:: Exercise directions ::
In the listing below, write out exactly each line from the first through the one containing "Standing vote fraction: 75%.".

:: Working data ::
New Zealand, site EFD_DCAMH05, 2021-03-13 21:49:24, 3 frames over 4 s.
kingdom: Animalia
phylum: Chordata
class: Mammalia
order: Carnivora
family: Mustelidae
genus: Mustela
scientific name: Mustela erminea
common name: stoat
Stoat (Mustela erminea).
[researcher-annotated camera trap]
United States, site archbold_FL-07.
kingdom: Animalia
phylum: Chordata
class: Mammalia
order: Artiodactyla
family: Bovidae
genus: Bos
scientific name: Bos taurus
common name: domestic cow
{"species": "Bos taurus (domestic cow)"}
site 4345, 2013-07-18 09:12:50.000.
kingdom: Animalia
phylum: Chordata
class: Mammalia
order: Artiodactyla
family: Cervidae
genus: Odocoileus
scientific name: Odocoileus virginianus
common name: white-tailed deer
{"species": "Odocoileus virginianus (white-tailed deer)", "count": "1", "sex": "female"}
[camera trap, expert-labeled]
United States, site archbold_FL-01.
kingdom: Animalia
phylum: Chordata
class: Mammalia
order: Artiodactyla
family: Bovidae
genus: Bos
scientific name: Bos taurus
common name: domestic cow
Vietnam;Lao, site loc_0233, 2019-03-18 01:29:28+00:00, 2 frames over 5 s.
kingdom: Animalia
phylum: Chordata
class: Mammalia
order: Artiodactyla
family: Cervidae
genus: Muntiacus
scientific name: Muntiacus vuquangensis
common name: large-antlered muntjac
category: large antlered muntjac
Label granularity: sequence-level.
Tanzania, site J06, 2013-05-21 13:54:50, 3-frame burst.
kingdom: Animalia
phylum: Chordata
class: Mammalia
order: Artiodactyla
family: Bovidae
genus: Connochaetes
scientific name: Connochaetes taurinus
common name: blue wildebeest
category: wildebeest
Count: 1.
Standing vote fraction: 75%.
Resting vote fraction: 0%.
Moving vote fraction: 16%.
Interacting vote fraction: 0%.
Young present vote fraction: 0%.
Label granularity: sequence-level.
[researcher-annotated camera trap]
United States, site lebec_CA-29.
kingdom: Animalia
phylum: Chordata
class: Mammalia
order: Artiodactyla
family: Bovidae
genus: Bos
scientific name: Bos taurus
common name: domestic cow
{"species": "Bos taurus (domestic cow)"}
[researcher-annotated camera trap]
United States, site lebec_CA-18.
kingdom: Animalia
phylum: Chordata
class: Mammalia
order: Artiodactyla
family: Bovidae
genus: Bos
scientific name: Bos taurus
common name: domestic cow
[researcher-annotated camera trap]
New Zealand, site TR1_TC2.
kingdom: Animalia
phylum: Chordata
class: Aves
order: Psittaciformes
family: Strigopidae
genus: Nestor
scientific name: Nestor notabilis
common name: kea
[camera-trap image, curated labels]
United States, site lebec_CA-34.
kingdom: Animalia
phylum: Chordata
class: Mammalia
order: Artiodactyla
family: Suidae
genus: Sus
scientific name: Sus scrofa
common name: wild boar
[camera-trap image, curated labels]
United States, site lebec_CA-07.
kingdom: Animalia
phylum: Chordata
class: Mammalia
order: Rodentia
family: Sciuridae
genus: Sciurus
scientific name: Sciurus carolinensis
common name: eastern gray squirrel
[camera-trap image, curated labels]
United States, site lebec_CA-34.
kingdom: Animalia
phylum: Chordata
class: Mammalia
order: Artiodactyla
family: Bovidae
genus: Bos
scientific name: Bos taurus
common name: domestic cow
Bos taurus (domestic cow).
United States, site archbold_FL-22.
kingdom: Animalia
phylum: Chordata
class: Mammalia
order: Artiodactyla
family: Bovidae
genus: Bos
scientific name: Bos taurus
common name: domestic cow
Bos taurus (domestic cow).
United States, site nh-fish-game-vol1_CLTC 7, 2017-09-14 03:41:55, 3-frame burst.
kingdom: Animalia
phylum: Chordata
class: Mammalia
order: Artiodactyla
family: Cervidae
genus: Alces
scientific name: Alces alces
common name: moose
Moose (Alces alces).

:: Completed task ::
New Zealand, site EFD_DCAMH05, 2021-03-13 21:49:24, 3 frames over 4 s.
kingdom: Animalia
phylum: Chordata
class: Mammalia
order: Carnivora
family: Mustelidae
genus: Mustela
scientific name: Mustela erminea
common name: stoat
Stoat (Mustela erminea).
[researcher-annotated camera trap]
United States, site archbold_FL-07.
kingdom: Animalia
phylum: Chordata
class: Mammalia
order: Artiodactyla
family: Bovidae
genus: Bos
scientific name: Bos taurus
common name: domestic cow
{"species": "Bos taurus (domestic cow)"}
site 4345, 2013-07-18 09:12:50.000.
kingdom: Animalia
phylum: Chordata
class: Mammalia
order: Artiodactyla
family: Cervidae
genus: Odocoileus
scientific name: Odocoileus virginianus
common name: white-tailed deer
{"species": "Odocoileus virginianus (white-tailed deer)", "count": "1", "sex": "female"}
[camera trap, expert-labeled]
United States, site archbold_FL-01.
kingdom: Animalia
phylum: Chordata
class: Mammalia
order: Artiodactyla
family: Bovidae
genus: Bos
scientific name: Bos taurus
common name: domestic cow
Vietnam;Lao, site loc_0233, 2019-03-18 01:29:28+00:00, 2 frames over 5 s.
kingdom: Animalia
phylum: Chordata
class: Mammalia
order: Artiodactyla
family: Cervidae
genus: Muntiacus
scientific name: Muntiacus vuquangensis
common name: large-antlered muntjac
category: large antlered muntjac
Label granularity: sequence-level.
Tanzania, site J06, 2013-05-21 13:54:50, 3-frame burst.
kingdom: Animalia
phylum: Chordata
class: Mammalia
order: Artiodactyla
family: Bovidae
genus: Connochaetes
scientific name: Connochaetes taurinus
common name: blue wildebeest
category: wildebeest
Count: 1.
Standing vote fraction: 75%.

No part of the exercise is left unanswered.